▶ _提示文_:

くじら図書館 いつかの読書日記

本の中 ふしぎな世界待っている

「アナザー修学旅行」有沢佳映

2011-10-31 05:36:17 | YA・児童書
図書室に、講談社の中学生向き図書セットを入れたのです。いいラインナップなんですよー。「つづきの図書館」「たまごを持つように」「園芸少年」。その中にあって、なんとなーくページをめくったら止まらなくなってしまい、会議室の角で立ったまま35ページ読んで持ち帰りました……。
すごい。中学生の顔が思い浮かぶ小説です。有沢佳映「アナザー修学旅行」。
五月二十八日(水)から二泊三日の修学旅行。とってもわくわくと楽しみにしていたのに、骨折してしまった「私」は同行することができず、普通に登校することになります。通常の学校生活を送る下級生たちから少し隔たって、それぞれ事情があって修学旅行に行かない七人が、同じ教室で過ごすのです。

▶ _取り組む課題_:
A: この読書日記によると、修学旅行はいつから何泊何日の予定か。
B: この読書日記のうち、「すごい。中学生の顔が思い浮かぶ小説です。有沢佳映「アナザー修学旅行」。」と「が、同じ教室で過ごすのです。」の間を、両端の語句も含めて書き写すこと。

▶ _分析用データ_:
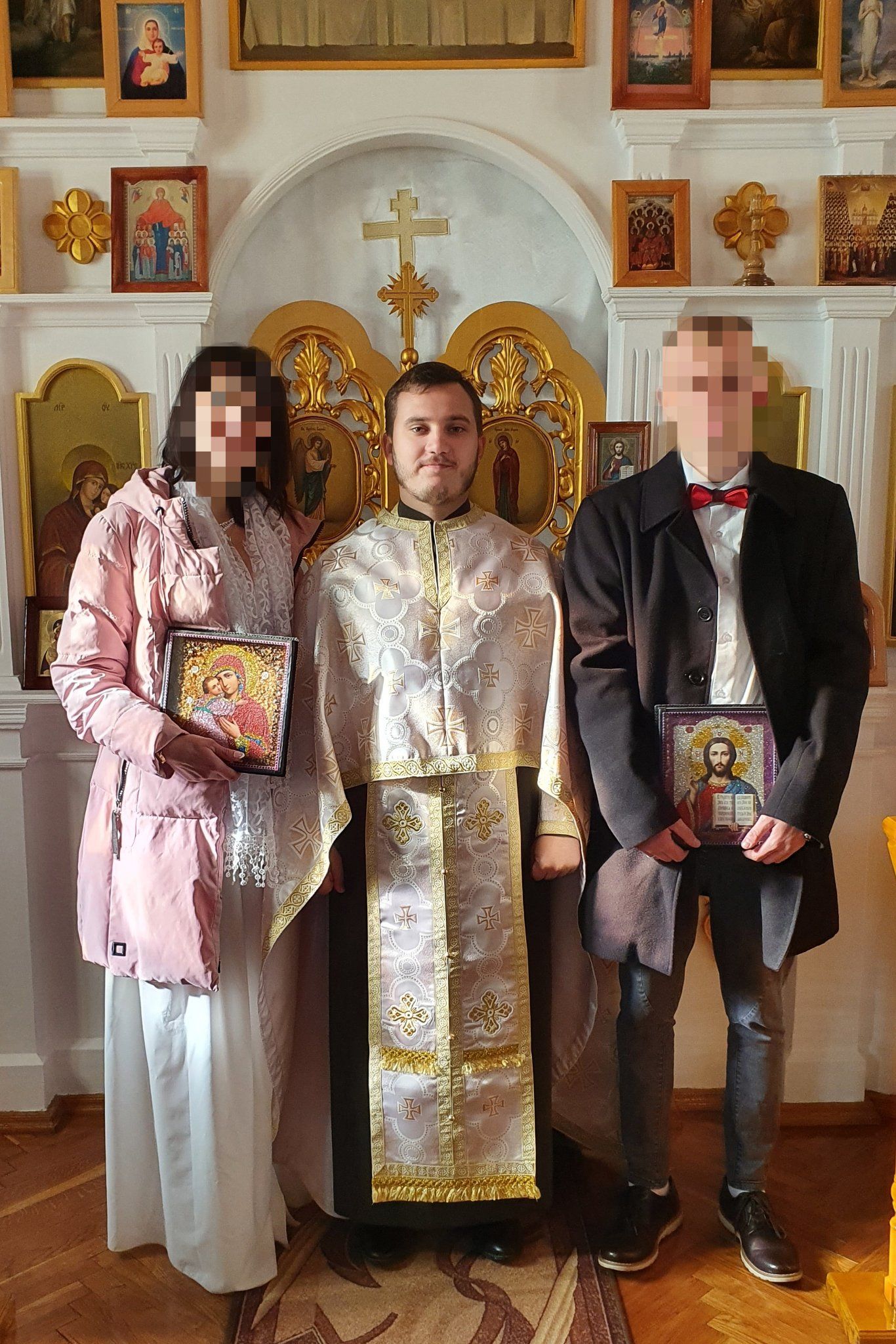 Новини Хмельницького - фото з У Шепетівській виправній колонії відбулося вінчання (ФОТО)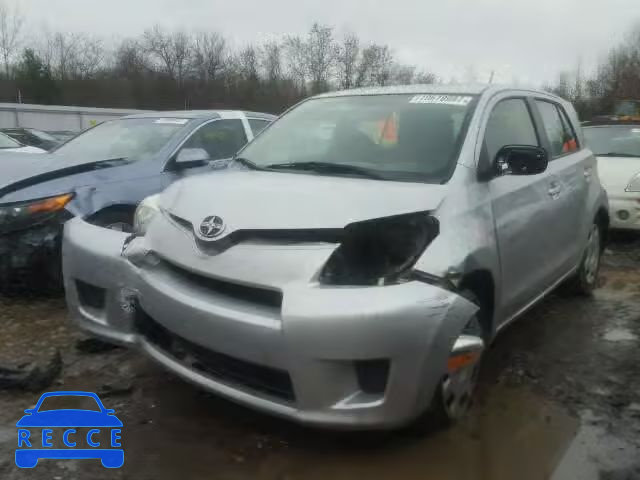 2011 TOYOTA SCION XD JTKKU4B45B1014924 image 1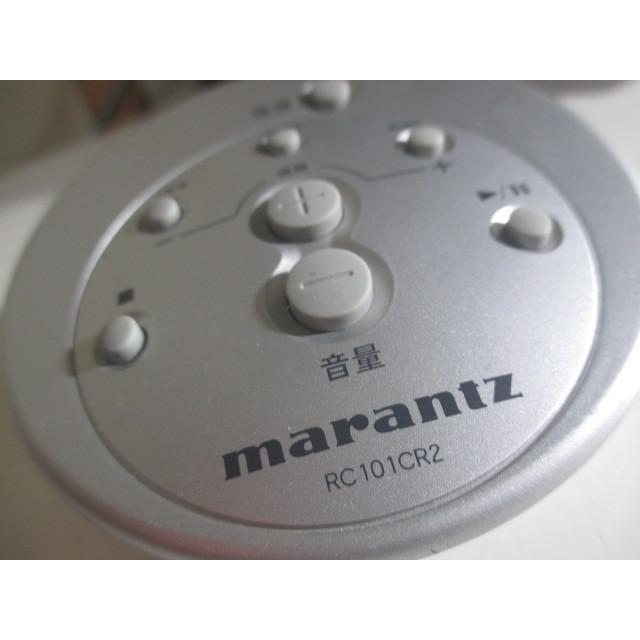 動作品 Marantz パーソナルCDシステム CR101 CD ラジオ リモコン・簡易リモコン付属 マランツ 札幌市 清田区 平岡 マランツ、CDシステム「CR101R Premium White」 - 価格.com
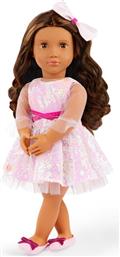 ΚΟΥΚΛΑ KATIA WITH SEQUIN DRESS (BD31717Z) OUR GENERATION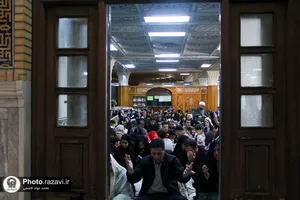 مراسم احیا شب بیست و سوم ماه مبارک رمضان در حرم مطهر رضوی-3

▶ _解答一覧_:
A: 五月二十八日(水)から二泊三日の予定である。

B:
すごい。中学生の顔が思い浮かぶ小説です。有沢佳映「アナザー修学旅行」。
五月二十八日(水)から二泊三日の修学旅行。とってもわくわくと楽しみにしていたのに、骨折してしまった「私」は同行することができず、普通に登校することになります。通常の学校生活を送る下級生たちから少し隔たって、それぞれ事情があって修学旅行に行かない七人が、同じ教室で過ごすのです。